Exercise prompt
Summarize the organ-building text in two sentences.

I have proven to my own satisfaction that this engineering problem could be solved as shown in figure 7 using simple tools and easily acquired skill. The channels to guide the wind from the groove to the pipe are easily made using a simple drill! Furthermore, this solution dictates a form that agrees with the iconography and allows for larger grooves which, in turn, allow the air pressure to help create and maintain the seal and thereby reduce the required strength of the pallet spring.

GIF of Fig 7.

Fig 7:  My preferred solution, seen from the front
        in cutaway.  For a side fiew, see figure 3.

I have been dealing here with but a single rank of pipes, but iconography clearly shows that the majority of portatives had multiple ranks of pipes. An organ pipe speaks when the sheet of air that exits the slit between the floor of the pipe and the bottom of the pipemouth passes by the top edge of the pipemouth (see figure 1, pipe detail). The resulting turbulence sets the air column in the pipe to vibrating. The frequency of this vibration is a function of the pipe length and of the power in the turbulence.

Given information
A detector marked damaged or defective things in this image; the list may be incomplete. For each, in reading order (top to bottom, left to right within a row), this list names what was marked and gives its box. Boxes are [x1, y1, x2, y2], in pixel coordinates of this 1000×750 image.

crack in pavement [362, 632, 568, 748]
...
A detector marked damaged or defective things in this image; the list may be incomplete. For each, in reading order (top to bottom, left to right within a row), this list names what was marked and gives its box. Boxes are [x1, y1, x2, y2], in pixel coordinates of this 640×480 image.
...
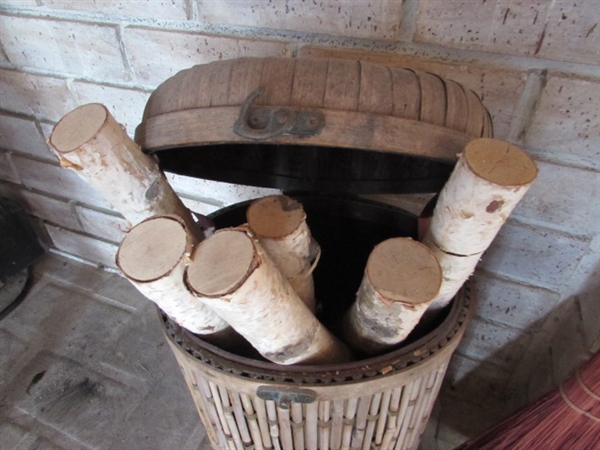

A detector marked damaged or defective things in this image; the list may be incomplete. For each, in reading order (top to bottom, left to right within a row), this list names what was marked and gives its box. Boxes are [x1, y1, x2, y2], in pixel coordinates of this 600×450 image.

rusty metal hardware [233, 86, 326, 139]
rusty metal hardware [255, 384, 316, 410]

Reply
The author's preferred solution, shown in figure 7, uses simple tools, with drilled channels that carry wind from the groove to the pipe, a form that agrees with the iconography, and larger grooves that let air pressure help hold the seal so the pallet spring can be weaker. Iconography shows that most portatives had several ranks of pipes, and a pipe speaks when a sheet of air passes the top edge of the pipemouth, where the turbulence sets the air column vibrating at a frequency that depends on pipe length and on the power in the turbulence.